Extrait fourni ▸
Les assureurs répercutent naturellement ce surcoût sur les assurés. Au total, le FGAO prélève chaque année environ 110–130 M€ auprès des conducteurs assurés pour indemniser les accidents causés par les non-assurés.
Les 20 départements les plus touchés par la conduite sans assurance
Le risque de subir un accident avec un conducteur non-assuré n’est pas uniforme sur le territoire – certaines zones urbaines et périurbaines sont particulièrement concernées. D’après le baromètre FGAO, les cinq départements les plus accidentogènes sont :
- Seine-Saint-Denis (93) ;
- Val-de-Marne (94) ;
- Paris (75) ;
- Val-d’Oise (95) ;
- Bouches-du-Rhône (13) ;
En moyenne nationale, on compte 1,4 accident causé par un non-assuré pour 10 000 véhicules, mais ces zones dépassent nettement cette moyenne.
Comparaison internationale
Le taux de conduite sans assurance varie fortement d’un pays à l’autre, en fonction des législations et de leur degré d’application. Voici un panorama global :
En Europe
En moyenne, on estime que 2 à 3% des conducteurs européens roulent sans assurance, mais avec de fortes disparités. Par exemple, l’Allemagne affiche un taux quasi nul – grâce à l’interdiction d’immatriculer un véhicule sans preuve d’assurance, seulement 0,01 % des véhicules y circuleraient sans couverture , soit environ 6000 voitures non assurées sur 47 millions. (source: En Allemagne, pas d’immatriculation sans assurance.
À l’inverse, certains pays du sud de l’Europe connaissent un phénomène plus répandu : en Espagne, une étude parlementaire de 2020 a révélé que environ 9 % des véhicules (près de 2,9 millions de voitures) circulaient sans l’assurance RC obligatoire (Source: 9 personnes sur 100 conduisent sans être assurées – Segurantis).

(Lignes d'un jeu de données de segmentation)
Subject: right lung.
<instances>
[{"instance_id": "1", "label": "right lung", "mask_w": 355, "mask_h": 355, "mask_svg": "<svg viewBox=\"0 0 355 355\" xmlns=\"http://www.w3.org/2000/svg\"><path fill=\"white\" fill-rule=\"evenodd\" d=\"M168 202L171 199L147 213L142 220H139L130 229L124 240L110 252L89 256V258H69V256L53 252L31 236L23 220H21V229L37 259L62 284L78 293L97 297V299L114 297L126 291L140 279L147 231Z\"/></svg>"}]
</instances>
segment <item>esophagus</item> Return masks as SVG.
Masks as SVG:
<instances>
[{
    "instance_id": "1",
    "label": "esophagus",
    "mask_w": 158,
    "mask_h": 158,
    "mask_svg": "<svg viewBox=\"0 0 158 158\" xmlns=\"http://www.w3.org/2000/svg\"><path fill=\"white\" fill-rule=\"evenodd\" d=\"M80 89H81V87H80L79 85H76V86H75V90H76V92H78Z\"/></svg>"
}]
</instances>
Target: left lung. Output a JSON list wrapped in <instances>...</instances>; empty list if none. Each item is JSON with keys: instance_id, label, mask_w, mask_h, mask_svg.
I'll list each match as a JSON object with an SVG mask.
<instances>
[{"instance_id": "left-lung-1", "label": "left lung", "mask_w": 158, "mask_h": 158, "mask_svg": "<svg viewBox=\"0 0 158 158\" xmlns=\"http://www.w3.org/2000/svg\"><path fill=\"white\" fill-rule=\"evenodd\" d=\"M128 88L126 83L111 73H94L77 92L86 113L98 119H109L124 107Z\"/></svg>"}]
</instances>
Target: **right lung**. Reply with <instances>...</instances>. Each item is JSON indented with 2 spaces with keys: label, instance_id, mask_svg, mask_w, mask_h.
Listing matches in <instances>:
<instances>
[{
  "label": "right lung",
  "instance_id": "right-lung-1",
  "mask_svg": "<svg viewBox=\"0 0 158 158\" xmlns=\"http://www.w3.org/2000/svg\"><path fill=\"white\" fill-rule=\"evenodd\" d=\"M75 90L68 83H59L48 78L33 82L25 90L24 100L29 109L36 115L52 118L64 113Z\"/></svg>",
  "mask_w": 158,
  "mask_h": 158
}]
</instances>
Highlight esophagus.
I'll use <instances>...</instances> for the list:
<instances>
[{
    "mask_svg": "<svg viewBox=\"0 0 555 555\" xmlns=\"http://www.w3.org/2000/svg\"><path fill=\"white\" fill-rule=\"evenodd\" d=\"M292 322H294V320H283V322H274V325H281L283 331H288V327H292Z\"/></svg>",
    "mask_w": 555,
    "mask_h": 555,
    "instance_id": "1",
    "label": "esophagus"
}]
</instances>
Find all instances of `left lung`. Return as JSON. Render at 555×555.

Énoncé A ▸
D'après l'extrait sur la conduite sans assurance, quelle proportion des véhicules circulait sans l'assurance RC obligatoire en Espagne selon l'étude parlementaire de 2020 ?
Énoncé B ▸
Recopiez à l'identique, dans les entrées, la partie qui s'ouvre sur la ligne contenant « Target: left lung. » et va jusqu'à la fin des entrées, ces deux bornes comprises.
Les entrées n'ont aucun rapport avec l'extrait.

Réponse finale A ▸
Environ 9 % des véhicules, soit près de 2,9 millions de voitures.

Réponse finale B ▸
Target: left lung. Output a JSON list wrapped in <instances>...</instances>; empty list if none. Each item is JSON with keys: instance_id, label, mask_w, mask_h, mask_svg.
I'll list each match as a JSON object with an SVG mask.
<instances>
[{"instance_id": "left-lung-1", "label": "left lung", "mask_w": 158, "mask_h": 158, "mask_svg": "<svg viewBox=\"0 0 158 158\" xmlns=\"http://www.w3.org/2000/svg\"><path fill=\"white\" fill-rule=\"evenodd\" d=\"M128 88L126 83L111 73H94L77 92L86 113L98 119H109L124 107Z\"/></svg>"}]
</instances>
Target: **right lung**. Reply with <instances>...</instances>. Each item is JSON indented with 2 spaces with keys: label, instance_id, mask_svg, mask_w, mask_h.
Listing matches in <instances>:
<instances>
[{
  "label": "right lung",
  "instance_id": "right-lung-1",
  "mask_svg": "<svg viewBox=\"0 0 158 158\" xmlns=\"http://www.w3.org/2000/svg\"><path fill=\"white\" fill-rule=\"evenodd\" d=\"M75 90L68 83H59L48 78L33 82L25 90L24 100L29 109L36 115L52 118L64 113Z\"/></svg>",
  "mask_w": 158,
  "mask_h": 158
}]
</instances>
Highlight esophagus.
I'll use <instances>...</instances> for the list:
<instances>
[{
    "mask_svg": "<svg viewBox=\"0 0 555 555\" xmlns=\"http://www.w3.org/2000/svg\"><path fill=\"white\" fill-rule=\"evenodd\" d=\"M292 322H294V320H283V322H274V325H281L283 331H288V327H292Z\"/></svg>",
    "mask_w": 555,
    "mask_h": 555,
    "instance_id": "1",
    "label": "esophagus"
}]
</instances>
Find all instances of `left lung`. Return as JSON. Render at 555×555.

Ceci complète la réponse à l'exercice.